**WORK REQUIRED:**
A word-for-word restatement of the whole listing is the expected answer.

**DATA RECORDS:**
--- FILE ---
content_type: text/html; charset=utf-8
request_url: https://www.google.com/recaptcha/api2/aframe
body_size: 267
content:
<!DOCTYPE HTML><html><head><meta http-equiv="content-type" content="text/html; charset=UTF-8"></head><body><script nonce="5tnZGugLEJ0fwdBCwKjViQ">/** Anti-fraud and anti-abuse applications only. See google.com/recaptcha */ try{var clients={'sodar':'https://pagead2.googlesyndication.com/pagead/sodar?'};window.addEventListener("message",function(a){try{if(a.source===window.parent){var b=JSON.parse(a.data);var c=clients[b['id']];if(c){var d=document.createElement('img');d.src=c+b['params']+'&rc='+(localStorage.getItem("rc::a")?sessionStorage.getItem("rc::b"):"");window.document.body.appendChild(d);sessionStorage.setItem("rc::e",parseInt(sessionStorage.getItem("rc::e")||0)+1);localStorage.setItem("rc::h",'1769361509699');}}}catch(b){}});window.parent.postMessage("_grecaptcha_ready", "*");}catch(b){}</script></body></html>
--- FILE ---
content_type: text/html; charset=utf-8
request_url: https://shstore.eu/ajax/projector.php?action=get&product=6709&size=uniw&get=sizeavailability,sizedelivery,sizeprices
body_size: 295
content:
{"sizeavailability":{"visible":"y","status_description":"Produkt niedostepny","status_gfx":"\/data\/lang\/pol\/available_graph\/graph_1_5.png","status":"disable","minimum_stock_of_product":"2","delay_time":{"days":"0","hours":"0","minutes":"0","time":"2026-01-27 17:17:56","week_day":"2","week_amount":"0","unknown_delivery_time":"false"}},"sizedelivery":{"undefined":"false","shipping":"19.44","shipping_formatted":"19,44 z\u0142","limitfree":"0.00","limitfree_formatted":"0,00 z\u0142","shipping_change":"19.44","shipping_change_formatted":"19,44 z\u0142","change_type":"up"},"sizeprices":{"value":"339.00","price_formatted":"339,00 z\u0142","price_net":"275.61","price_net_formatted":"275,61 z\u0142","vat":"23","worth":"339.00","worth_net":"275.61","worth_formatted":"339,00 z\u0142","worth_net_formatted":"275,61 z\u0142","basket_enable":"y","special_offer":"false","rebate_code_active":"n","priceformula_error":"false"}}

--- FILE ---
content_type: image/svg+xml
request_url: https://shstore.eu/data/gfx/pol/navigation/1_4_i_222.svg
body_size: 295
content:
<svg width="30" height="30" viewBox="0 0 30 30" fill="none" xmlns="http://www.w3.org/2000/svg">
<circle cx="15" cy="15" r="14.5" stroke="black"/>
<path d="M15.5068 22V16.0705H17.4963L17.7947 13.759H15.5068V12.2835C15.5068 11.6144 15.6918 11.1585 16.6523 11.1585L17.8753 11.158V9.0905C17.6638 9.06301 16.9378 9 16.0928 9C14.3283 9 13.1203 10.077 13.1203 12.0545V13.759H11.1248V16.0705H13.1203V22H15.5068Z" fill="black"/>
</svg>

**SOLUTION FOR THIS PROBLEM:**
--- FILE ---
content_type: text/html; charset=utf-8
request_url: https://www.google.com/recaptcha/api2/aframe
body_size: 267
content:
<!DOCTYPE HTML><html><head><meta http-equiv="content-type" content="text/html; charset=UTF-8"></head><body><script nonce="5tnZGugLEJ0fwdBCwKjViQ">/** Anti-fraud and anti-abuse applications only. See google.com/recaptcha */ try{var clients={'sodar':'https://pagead2.googlesyndication.com/pagead/sodar?'};window.addEventListener("message",function(a){try{if(a.source===window.parent){var b=JSON.parse(a.data);var c=clients[b['id']];if(c){var d=document.createElement('img');d.src=c+b['params']+'&rc='+(localStorage.getItem("rc::a")?sessionStorage.getItem("rc::b"):"");window.document.body.appendChild(d);sessionStorage.setItem("rc::e",parseInt(sessionStorage.getItem("rc::e")||0)+1);localStorage.setItem("rc::h",'1769361509699');}}}catch(b){}});window.parent.postMessage("_grecaptcha_ready", "*");}catch(b){}</script></body></html>
--- FILE ---
content_type: text/html; charset=utf-8
request_url: https://shstore.eu/ajax/projector.php?action=get&product=6709&size=uniw&get=sizeavailability,sizedelivery,sizeprices
body_size: 295
content:
{"sizeavailability":{"visible":"y","status_description":"Produkt niedostepny","status_gfx":"\/data\/lang\/pol\/available_graph\/graph_1_5.png","status":"disable","minimum_stock_of_product":"2","delay_time":{"days":"0","hours":"0","minutes":"0","time":"2026-01-27 17:17:56","week_day":"2","week_amount":"0","unknown_delivery_time":"false"}},"sizedelivery":{"undefined":"false","shipping":"19.44","shipping_formatted":"19,44 z\u0142","limitfree":"0.00","limitfree_formatted":"0,00 z\u0142","shipping_change":"19.44","shipping_change_formatted":"19,44 z\u0142","change_type":"up"},"sizeprices":{"value":"339.00","price_formatted":"339,00 z\u0142","price_net":"275.61","price_net_formatted":"275,61 z\u0142","vat":"23","worth":"339.00","worth_net":"275.61","worth_formatted":"339,00 z\u0142","worth_net_formatted":"275,61 z\u0142","basket_enable":"y","special_offer":"false","rebate_code_active":"n","priceformula_error":"false"}}

--- FILE ---
content_type: image/svg+xml
request_url: https://shstore.eu/data/gfx/pol/navigation/1_4_i_222.svg
body_size: 295
content:
<svg width="30" height="30" viewBox="0 0 30 30" fill="none" xmlns="http://www.w3.org/2000/svg">
<circle cx="15" cy="15" r="14.5" stroke="black"/>
<path d="M15.5068 22V16.0705H17.4963L17.7947 13.759H15.5068V12.2835C15.5068 11.6144 15.6918 11.1585 16.6523 11.1585L17.8753 11.158V9.0905C17.6638 9.06301 16.9378 9 16.0928 9C14.3283 9 13.1203 10.077 13.1203 12.0545V13.759H11.1248V16.0705H13.1203V22H15.5068Z" fill="black"/>
</svg>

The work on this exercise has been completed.